List every line of the material below that contains the word "knuckle".
** START OF Stored rows **
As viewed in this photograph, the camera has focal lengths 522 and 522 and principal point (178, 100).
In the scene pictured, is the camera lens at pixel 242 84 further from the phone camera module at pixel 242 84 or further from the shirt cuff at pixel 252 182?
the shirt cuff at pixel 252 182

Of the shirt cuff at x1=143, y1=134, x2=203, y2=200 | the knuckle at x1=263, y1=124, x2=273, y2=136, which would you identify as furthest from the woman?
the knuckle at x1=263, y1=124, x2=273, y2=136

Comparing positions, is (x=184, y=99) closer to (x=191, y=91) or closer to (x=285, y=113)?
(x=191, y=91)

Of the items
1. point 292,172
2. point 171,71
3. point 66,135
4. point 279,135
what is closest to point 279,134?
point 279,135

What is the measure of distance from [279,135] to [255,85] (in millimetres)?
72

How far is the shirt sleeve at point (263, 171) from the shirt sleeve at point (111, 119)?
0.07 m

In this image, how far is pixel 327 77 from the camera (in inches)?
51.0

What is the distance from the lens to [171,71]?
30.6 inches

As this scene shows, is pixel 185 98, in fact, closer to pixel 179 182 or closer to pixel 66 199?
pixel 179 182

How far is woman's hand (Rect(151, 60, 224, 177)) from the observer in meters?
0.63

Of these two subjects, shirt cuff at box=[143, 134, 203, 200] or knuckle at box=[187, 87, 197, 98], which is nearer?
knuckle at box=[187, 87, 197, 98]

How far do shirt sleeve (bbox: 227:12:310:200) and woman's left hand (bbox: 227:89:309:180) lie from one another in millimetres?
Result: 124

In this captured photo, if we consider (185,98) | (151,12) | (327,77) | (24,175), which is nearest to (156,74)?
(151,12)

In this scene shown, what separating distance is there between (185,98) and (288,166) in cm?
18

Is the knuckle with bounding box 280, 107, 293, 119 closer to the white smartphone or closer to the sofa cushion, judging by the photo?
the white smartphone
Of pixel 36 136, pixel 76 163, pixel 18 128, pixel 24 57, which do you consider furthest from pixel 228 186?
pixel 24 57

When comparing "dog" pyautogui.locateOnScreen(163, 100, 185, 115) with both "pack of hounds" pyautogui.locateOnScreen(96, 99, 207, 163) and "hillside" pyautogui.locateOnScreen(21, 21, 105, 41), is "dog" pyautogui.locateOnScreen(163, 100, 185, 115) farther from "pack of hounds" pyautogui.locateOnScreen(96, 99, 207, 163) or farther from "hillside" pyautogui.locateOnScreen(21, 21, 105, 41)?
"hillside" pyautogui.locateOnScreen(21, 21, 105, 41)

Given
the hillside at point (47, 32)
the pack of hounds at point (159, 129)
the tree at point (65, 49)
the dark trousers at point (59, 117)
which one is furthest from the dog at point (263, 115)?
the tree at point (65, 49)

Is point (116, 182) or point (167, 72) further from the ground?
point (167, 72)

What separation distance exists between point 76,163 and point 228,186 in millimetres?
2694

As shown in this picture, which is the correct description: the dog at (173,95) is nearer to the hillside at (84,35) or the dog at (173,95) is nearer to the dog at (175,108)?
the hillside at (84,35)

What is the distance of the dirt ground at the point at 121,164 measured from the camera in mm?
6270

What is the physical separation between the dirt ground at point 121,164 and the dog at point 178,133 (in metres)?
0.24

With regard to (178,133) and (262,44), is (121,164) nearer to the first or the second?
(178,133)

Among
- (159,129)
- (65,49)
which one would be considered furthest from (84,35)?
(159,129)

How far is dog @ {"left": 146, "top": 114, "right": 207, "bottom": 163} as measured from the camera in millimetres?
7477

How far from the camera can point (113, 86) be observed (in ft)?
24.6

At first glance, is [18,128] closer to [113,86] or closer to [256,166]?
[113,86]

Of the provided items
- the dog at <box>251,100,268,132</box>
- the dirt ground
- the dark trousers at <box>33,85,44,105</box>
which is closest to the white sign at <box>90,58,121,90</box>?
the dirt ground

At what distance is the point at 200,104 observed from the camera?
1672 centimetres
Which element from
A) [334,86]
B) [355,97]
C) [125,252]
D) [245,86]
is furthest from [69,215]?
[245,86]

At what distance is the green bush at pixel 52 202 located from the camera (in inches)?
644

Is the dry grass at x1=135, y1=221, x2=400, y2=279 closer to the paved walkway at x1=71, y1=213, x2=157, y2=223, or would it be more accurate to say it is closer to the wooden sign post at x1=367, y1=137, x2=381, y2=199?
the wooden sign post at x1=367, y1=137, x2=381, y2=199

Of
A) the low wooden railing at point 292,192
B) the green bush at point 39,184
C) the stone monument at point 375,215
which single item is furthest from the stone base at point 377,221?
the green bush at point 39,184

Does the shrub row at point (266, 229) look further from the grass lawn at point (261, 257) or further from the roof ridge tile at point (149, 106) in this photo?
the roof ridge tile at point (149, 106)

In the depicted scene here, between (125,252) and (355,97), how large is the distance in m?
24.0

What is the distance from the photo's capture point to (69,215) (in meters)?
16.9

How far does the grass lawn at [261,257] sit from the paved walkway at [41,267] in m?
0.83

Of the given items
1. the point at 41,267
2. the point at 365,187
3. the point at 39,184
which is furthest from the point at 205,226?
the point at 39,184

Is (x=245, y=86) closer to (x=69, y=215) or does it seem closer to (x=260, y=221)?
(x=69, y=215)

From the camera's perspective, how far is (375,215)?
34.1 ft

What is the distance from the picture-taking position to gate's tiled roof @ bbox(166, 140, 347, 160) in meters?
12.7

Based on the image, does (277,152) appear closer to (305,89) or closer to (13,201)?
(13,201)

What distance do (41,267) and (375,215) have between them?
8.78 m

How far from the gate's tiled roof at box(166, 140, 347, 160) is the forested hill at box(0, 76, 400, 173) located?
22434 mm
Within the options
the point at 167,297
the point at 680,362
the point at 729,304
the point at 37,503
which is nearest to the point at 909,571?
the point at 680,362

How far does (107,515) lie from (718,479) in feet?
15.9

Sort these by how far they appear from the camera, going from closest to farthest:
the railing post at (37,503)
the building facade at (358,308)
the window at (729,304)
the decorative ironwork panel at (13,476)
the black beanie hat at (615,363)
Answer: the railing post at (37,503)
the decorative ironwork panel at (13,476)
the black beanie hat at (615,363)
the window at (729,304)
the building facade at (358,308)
** END OF Stored rows **
** START OF Stored rows **
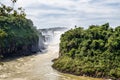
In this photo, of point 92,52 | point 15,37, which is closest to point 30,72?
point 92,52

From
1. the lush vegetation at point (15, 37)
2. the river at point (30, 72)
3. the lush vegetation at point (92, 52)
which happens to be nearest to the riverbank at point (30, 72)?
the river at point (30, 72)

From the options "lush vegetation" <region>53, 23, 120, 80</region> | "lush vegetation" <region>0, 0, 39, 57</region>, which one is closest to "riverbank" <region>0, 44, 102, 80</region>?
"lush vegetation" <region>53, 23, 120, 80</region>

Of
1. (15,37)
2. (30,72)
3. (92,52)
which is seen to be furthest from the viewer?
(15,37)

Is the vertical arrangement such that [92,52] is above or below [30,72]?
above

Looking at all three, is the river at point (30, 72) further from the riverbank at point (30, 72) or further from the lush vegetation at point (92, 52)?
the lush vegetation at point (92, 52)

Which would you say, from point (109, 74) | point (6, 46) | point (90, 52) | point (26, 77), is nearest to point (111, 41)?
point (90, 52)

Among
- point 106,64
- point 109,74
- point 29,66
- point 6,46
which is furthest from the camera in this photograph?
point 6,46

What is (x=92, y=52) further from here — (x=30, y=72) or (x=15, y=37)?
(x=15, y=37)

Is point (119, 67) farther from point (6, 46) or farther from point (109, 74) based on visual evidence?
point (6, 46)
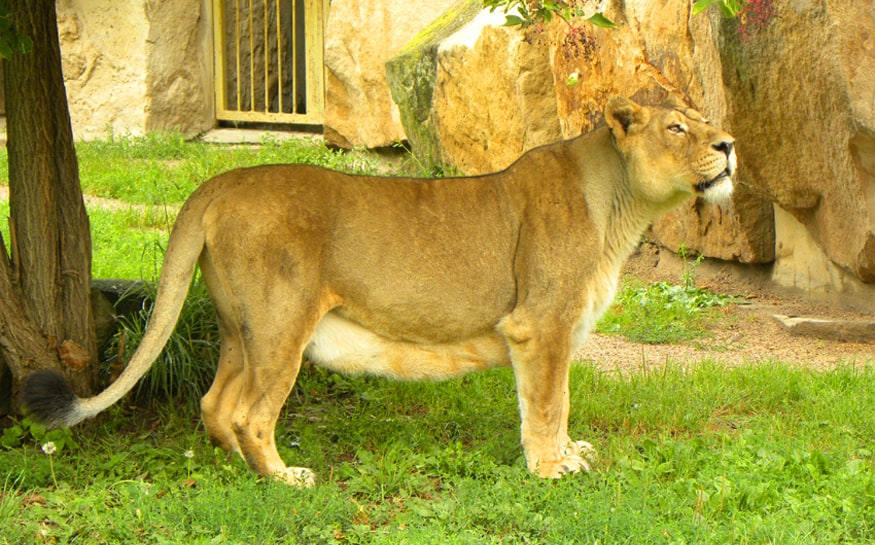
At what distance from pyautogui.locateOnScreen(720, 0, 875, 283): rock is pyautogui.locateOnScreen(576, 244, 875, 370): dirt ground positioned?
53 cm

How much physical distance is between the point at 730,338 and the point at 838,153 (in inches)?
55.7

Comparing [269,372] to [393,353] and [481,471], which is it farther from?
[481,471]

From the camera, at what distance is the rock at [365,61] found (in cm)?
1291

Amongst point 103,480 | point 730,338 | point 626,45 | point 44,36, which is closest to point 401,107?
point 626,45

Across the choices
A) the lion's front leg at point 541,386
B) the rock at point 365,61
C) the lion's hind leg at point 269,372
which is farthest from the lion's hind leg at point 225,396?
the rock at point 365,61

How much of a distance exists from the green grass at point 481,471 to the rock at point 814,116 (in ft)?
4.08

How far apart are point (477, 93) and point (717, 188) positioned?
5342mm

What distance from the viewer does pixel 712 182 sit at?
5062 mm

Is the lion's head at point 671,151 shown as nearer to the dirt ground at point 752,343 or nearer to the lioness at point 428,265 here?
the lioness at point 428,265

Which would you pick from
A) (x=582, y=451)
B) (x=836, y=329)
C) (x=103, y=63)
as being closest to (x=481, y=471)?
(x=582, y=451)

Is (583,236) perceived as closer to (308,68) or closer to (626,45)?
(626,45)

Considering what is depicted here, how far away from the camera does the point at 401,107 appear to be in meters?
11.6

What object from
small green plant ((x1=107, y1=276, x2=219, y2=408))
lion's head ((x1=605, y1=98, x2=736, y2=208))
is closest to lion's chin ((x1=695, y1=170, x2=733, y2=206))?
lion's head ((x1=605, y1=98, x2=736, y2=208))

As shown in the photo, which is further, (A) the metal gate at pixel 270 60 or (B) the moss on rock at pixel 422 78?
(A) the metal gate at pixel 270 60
** END OF Stored rows **
▶ [Finished exercise]:
Of the shirt cuff at x1=143, y1=134, x2=203, y2=200 | the knuckle at x1=263, y1=124, x2=273, y2=136, which would you identify as furthest from the woman?
the knuckle at x1=263, y1=124, x2=273, y2=136
Of these two subjects, shirt cuff at box=[143, 134, 203, 200] or knuckle at box=[187, 87, 197, 98], which is nearer?
knuckle at box=[187, 87, 197, 98]
Is the knuckle with bounding box 280, 107, 293, 119 closer to the white smartphone or closer to the sofa cushion, judging by the photo?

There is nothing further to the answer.